Every presentions about stocks should include some kind of recommendation.  You should know about these companies, but don’t read this as a buy rec. It’s just information about two great companies.

Now that you have an idea about my strategy, it’s time to figure out my goals for my investments. It’s not just about money! It’s about Financial Independence

15 comments

  1. Veldig bra, A.P.

    Jeg tror absolutt du kan gjøre denne presentasjonen på en investorkveld hos Nordnet.

    Vi er jo begge veldig interesserte i DGI, og mener at dette er veien å gå (for egen del, iallfall). Men hva sier du til de som er motstandere av DGI? Jeg prøver ofte å finne slike anti-innlegg, for på den måten å teste min egen strategi/oppfatning.

    F.eks. hadde Tom og Thomas Nielsen et slikt innlegg i siste pengepodden: “5 myter om utbytte…”.

    Kunne du tenkt deg å høre dette innslaget og komme med dine betraktninger etterpå?

    Jeg synes det er veldig kult at en som har bakgrunn/utdannelse fra trading o.l., har gått over til DGI.

    Snakkes!

    1. Hi Kigen

      (I´ll write in english so that my other readers can see my answer)

      Holding a presentation at the investor evening for Nordnet would surerly be interesting. Thanks for suggesting that.

      I´ll listen to the podcast. Funny enough, I made a deal with my professor in Trading. If I held this presentation, he would tell me his research on dividend stocks. I´m planning to write a blog post about his findings, but I can tell you that being a “naive investor”, meaning that you put the same amount of money into all of your holdings, significantly underperforms several other strategies. (Isn´t that your strategy?)

      But yeah, you will find more information about it on my next blog post.

      Thanks for commenting!

      1. Looks like an interesting presentation. I bet you are a great student at this class! 🙂

        May I ask which subject and at what year this is? Being a newly graduate from NHH myself I’m quite curious if I’ve taken this class.
        The Beta Post recently posted…Why I use gearingMy Profile

  2. Dividend works, but primarily because it offers a tilt towards value stocks. Listen to the latest Meb Faber podcast, where he talks about it in detail.

    1. Hi NLcm,

      Not sure what you mean by “tilt towards value stocks”. I´d say we have enough research on dividend investing to say that it´s a good approach towards investing.

    1. Hi Evan,

      Well, I can say that it´s quite hard to use the knowledge that you get into something that actually creates value in the real world. Yes, you understand stuff, but even though you have the theory, I suppose it´s the experience that´s lacking. Though, hard to say why financial people makes silly new beginners mistakes over and over.

    1. Hi Mr. Robot,

      Glad you liked it. The battle between high yield and high growth is always difficult. Next weel I´ll present some research on relativ dividends which might be the answer. Thanks for commenting!

  3. Hi Stockles,

    thanks for sharing this article and presentation – great piece of work! It shows what DividendGrowth Investing is all about. I’m in my year 2 of my journey towards FI and happy that i found a strategy that fits to me.
    I like REITs a lot too, especially Realty Income and Welltower, the ones you mentioned. I plan on adding both to my positions, maybe sooner than later. After my vacations last month i’m back into saving mode for investments. If you have the time you can check out my halftime report (trip to NYC) or my new recent buy.https://dividendsolutions.wordpress.com

    Cheers,
    DividendSolutions

    1. Hi DividendSolutions,

      Glad that you liked it, and also glad that you found DGI as your way of reaching FI. It´s a great platform where you learn just as much about yourself as you do on investing.

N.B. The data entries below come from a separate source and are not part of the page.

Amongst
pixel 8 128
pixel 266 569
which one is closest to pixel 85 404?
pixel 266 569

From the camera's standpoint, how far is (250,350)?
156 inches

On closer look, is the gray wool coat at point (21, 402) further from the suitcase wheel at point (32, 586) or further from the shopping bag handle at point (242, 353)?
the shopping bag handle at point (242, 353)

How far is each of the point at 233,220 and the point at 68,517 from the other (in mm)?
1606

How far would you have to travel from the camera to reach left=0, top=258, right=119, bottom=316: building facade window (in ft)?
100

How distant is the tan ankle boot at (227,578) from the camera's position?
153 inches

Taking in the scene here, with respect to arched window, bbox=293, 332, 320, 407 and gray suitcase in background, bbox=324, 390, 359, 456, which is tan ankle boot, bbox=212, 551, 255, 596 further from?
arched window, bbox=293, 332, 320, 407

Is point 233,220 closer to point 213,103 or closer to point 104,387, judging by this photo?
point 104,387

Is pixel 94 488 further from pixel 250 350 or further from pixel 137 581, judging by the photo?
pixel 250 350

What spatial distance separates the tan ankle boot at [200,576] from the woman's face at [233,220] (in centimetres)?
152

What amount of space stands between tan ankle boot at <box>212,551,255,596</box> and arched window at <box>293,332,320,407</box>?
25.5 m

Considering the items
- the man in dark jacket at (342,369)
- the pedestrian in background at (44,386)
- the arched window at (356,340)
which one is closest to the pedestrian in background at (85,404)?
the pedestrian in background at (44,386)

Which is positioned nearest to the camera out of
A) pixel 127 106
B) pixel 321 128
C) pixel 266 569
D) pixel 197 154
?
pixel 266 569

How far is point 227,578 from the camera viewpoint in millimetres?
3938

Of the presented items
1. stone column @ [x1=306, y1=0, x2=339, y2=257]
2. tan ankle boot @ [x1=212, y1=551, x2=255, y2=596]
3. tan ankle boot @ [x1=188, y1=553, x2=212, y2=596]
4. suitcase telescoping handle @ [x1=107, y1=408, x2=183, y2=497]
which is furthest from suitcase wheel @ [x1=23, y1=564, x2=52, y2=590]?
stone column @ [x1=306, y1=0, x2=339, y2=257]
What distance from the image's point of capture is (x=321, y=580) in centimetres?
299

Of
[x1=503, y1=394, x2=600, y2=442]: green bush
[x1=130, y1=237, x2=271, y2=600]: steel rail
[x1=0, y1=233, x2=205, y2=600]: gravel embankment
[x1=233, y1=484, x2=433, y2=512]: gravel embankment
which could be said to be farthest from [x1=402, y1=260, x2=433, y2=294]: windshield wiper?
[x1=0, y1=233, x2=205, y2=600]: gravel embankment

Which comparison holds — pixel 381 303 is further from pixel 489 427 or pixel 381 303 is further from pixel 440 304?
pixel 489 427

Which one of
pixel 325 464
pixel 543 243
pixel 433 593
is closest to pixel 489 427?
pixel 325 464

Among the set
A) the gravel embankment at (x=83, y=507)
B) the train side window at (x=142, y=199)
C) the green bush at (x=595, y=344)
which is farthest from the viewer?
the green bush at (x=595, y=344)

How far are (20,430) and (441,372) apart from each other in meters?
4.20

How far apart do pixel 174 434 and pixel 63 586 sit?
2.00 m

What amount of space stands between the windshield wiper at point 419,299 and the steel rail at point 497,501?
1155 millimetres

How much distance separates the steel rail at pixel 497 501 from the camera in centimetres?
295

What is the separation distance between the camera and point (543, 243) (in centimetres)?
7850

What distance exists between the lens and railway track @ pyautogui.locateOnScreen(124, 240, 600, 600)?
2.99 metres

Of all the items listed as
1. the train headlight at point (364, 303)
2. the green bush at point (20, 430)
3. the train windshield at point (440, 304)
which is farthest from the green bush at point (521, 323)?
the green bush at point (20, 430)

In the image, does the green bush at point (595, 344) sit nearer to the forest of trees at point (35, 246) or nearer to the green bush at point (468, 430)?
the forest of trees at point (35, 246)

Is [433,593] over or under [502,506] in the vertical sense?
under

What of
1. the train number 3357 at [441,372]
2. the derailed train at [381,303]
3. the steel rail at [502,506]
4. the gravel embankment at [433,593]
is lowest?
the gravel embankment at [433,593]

      Yes, HCN around $60 would be nice, and O with a yield around 5%. Checking your post right now, Thanks for commenting =)

  4. Well done and very nice presentation!

    There is one problem though, what if most people quit their jobs and retire early? Who is going to work for companies that pay us dividends? 🙂

    On the other hand, dividend investing requires substantial amounts of patience, discipline, and frugal mentality which not everyone has, so we may be okay after all.